Task A: In the passage on Jeri's pregnancy below, to which hospital was Jeri sent after the Grey Nuns Hospital could not handle her case?
Task B: Carry on the account of Jeri's pregnancy, beginning after its final sentence.

Text passage:
Jeri, who has had all her children by cesarean section, had never had a problem pregnancy before. But with Mary she developed a condition known as placenta previa, a condition common to women who have had multiple cesareans and in older women. It means the placenta attaches too low in the womb making it impossible for a baby to pass through it.
Despite all the precautions Jeri took to deal with the condition, she began to develop complications in the 22nd week of her pregnancy. On the night of Dec. 23, she began to feel "funny" and Chuck rushed her to hospital.
The Grey Nuns Hospital didn't have the facilities to deal with her case, so they sent her to the Royal Alexandra.
Jeri began to bleed profusely and her daughter developed lung problems and was also losing blood.
Doctors said the only real hope to save both was to have the baby as soon as possible and to do a hysterectomy on Jeri.

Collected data
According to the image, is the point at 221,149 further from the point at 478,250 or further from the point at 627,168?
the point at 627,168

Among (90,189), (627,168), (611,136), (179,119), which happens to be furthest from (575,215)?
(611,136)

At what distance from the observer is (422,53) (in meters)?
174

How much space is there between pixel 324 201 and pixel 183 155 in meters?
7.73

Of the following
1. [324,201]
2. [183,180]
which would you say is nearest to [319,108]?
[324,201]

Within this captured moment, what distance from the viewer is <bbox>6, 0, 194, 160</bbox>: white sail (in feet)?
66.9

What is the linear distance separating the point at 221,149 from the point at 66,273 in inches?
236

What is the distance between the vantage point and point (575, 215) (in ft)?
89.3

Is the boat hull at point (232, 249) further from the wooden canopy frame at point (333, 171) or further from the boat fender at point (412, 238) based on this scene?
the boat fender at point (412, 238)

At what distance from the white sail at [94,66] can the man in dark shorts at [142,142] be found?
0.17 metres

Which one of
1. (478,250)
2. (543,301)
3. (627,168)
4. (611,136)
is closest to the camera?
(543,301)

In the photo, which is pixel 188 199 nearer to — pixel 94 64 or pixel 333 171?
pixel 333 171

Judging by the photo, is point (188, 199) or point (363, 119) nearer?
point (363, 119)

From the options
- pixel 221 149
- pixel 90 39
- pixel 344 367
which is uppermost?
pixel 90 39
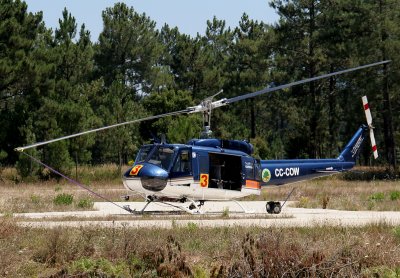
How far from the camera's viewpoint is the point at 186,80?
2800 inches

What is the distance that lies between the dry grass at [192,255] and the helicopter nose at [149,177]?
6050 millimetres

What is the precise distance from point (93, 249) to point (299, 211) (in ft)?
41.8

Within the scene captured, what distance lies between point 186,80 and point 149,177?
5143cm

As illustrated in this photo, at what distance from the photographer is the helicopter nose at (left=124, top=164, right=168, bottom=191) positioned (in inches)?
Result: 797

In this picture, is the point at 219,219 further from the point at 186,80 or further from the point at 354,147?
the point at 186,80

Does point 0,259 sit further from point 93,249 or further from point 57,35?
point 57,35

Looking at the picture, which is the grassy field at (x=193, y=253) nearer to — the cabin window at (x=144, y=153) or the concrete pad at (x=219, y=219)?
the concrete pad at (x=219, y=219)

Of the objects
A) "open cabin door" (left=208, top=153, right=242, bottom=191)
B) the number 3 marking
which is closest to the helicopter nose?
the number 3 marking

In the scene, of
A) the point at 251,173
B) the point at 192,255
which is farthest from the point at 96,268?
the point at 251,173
--
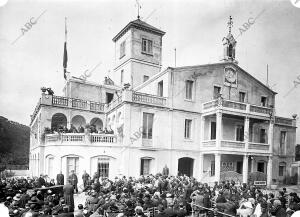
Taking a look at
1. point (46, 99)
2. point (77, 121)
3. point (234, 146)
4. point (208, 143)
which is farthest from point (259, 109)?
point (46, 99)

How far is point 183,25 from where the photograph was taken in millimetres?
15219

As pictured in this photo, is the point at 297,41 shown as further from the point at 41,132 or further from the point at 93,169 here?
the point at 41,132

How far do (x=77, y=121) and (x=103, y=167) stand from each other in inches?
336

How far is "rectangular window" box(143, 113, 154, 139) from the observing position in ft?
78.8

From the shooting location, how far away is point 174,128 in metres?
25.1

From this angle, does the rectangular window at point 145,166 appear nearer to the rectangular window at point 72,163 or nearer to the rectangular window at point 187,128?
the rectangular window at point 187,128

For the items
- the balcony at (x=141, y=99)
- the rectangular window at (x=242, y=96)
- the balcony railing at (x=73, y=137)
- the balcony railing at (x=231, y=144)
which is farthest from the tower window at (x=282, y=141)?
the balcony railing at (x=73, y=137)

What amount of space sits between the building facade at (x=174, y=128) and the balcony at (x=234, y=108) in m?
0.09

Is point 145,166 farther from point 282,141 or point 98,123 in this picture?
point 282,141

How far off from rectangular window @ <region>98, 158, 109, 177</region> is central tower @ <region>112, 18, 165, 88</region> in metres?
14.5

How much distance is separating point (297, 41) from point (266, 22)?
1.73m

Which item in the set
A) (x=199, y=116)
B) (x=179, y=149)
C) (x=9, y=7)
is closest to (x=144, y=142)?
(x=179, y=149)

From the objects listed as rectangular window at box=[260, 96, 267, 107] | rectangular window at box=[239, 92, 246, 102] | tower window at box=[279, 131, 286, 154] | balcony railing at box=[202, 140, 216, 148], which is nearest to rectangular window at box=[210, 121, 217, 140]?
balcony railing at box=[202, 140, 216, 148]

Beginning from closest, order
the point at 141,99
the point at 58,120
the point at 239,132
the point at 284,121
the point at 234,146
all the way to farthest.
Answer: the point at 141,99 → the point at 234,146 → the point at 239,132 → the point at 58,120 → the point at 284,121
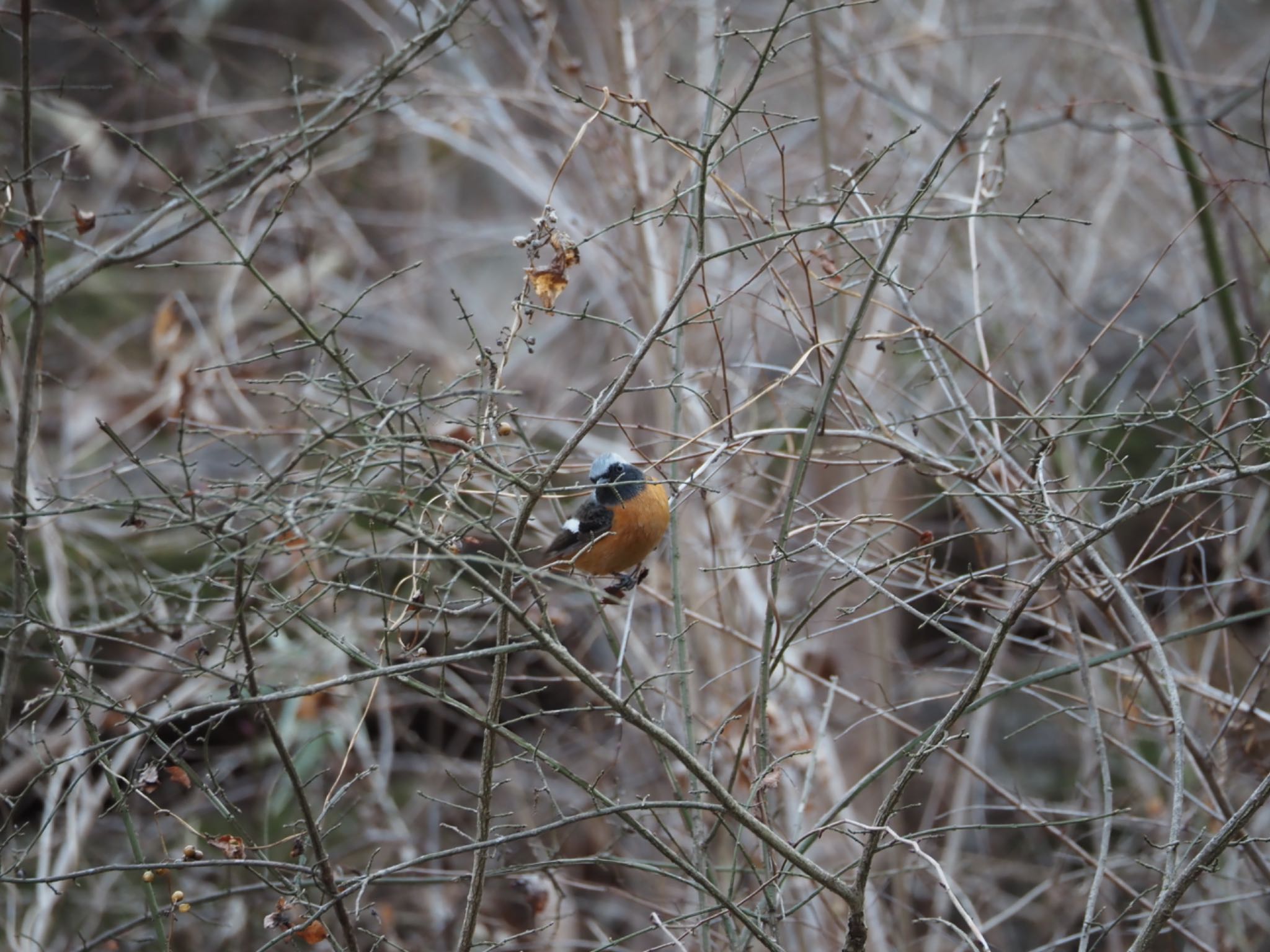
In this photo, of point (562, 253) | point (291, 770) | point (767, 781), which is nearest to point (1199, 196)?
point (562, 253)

Exercise response A: The Royal Alexandra.

Exercise response B:
The Marples went on their advice but not without reflecting on the teaching of the Church, which allows hysterectomies or other similar procedures in case of an emergency.
Mary was born at 10:32 a.m. on Christmas Eve and was placed in a respirator. Chuck, fearing the worst, called Redemptorist Father Mark Miller who baptized her 20 minutes later.
"That took all my real fears away because I was in prayer and I gave her to almighty Father and said, 'She is yours.'"
Fifty hours after her birth, Mary developed a brain bleed. Doctors gave her a 50/50 chance of survival and said she had a 90 per cent chance of developing cerebral palsy.
At this point the Marples were confronted with a decision they didn't feel it was theirs to make - cutting off their daughter's lifelines.
"If we would have asked them, they would have turned the respirators off," noted Jeri. "But it wasn't our choice to make; it wasn't our decision. It was the Lord's decision. If he wanted to keep her alive, she would live."
Said Chuck: "For us, that wasn't even an option. If nothing was keeping her alive but the machines, that would have been different.
"I made clear to them (medical staff) that it wasn't their concern if Mary was crippled or handicapped, that she was our daughter, that once she was well enough to bring home it was our responsibility to look after her."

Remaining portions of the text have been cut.